ASSIGNED TASK
In the entries below, how many lines contain "Zealand"? Answer with the number and nothing else.

=== Section Start ===

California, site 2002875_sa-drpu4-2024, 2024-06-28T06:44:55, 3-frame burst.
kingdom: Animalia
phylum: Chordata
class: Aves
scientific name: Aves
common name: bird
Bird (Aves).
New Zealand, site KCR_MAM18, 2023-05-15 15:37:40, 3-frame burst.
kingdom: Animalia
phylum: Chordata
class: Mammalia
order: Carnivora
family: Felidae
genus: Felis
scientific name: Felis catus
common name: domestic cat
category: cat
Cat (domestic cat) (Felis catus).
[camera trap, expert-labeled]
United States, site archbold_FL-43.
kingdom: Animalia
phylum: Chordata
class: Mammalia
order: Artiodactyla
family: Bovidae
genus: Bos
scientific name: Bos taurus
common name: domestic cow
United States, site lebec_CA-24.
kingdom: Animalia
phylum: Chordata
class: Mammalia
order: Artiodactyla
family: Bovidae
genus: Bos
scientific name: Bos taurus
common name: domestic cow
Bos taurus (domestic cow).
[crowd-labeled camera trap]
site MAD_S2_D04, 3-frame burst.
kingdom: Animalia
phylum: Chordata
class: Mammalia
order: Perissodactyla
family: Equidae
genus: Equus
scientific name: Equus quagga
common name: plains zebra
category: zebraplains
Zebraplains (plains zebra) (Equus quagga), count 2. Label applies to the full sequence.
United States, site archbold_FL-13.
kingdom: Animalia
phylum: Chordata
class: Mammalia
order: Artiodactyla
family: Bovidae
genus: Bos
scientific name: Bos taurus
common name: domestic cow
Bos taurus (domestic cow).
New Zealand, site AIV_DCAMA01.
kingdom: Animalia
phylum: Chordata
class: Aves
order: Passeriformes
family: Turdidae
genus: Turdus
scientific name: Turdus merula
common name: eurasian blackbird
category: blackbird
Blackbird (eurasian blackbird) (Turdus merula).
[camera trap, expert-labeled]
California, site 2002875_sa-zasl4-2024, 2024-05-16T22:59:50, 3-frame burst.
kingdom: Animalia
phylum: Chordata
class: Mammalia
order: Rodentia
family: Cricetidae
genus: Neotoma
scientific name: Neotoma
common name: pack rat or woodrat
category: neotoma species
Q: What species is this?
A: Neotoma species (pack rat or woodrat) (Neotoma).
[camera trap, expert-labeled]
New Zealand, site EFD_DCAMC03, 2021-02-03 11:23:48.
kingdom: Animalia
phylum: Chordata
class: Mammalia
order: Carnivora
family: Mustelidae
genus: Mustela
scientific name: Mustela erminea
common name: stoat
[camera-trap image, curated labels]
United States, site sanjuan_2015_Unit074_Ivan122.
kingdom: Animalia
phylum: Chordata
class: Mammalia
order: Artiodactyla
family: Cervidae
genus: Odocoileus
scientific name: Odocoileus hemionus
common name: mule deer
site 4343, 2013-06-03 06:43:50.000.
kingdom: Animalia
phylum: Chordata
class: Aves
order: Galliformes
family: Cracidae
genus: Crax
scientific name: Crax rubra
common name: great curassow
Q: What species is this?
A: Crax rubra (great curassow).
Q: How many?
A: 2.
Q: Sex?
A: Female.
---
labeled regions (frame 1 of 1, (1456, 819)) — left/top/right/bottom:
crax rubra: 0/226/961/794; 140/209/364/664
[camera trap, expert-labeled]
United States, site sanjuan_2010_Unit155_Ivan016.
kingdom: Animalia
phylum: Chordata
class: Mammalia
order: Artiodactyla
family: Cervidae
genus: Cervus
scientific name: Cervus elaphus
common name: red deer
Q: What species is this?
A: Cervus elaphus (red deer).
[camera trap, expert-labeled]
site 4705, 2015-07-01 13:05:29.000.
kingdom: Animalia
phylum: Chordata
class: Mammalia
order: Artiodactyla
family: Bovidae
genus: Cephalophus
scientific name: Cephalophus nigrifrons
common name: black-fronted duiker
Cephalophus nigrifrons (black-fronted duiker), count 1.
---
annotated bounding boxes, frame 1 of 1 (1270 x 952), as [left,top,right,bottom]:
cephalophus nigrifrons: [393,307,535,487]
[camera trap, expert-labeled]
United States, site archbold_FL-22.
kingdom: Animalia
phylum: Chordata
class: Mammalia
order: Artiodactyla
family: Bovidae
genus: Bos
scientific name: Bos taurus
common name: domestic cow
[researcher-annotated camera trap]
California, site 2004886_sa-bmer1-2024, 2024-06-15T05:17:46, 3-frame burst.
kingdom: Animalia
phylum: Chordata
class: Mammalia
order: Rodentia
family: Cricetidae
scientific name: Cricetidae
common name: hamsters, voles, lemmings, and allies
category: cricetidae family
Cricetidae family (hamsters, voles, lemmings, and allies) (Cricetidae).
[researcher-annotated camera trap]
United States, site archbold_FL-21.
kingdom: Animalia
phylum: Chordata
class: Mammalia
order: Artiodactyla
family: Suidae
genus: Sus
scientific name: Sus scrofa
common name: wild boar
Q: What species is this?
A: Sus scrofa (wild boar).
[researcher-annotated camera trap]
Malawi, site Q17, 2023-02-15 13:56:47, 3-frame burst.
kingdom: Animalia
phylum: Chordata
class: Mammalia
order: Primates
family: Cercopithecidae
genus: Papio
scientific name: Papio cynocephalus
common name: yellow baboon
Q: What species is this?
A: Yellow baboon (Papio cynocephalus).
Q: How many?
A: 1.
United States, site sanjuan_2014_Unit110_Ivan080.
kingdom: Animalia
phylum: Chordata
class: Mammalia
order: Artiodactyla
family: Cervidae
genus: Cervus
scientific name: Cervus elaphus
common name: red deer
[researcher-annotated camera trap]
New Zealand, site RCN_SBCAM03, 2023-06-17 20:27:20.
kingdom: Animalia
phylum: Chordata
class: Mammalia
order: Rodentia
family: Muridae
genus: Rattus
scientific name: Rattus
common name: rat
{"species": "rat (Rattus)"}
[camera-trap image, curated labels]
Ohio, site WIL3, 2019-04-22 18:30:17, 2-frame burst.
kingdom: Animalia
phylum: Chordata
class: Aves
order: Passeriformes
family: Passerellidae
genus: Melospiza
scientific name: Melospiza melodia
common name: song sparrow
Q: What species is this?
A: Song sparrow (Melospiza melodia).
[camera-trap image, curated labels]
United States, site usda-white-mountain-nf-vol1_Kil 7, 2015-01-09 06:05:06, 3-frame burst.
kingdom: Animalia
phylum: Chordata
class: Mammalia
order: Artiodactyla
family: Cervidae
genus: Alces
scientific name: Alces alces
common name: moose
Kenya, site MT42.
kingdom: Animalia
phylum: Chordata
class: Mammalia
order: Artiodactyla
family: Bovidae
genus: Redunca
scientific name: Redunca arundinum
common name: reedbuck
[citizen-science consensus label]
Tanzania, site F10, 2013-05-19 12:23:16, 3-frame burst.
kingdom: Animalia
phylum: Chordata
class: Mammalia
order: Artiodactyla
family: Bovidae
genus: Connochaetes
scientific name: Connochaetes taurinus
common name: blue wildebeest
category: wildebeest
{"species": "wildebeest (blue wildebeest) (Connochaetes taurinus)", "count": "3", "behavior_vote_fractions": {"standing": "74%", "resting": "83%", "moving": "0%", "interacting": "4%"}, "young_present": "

=== Section End ===

REPLY TO THE EXERCISE
4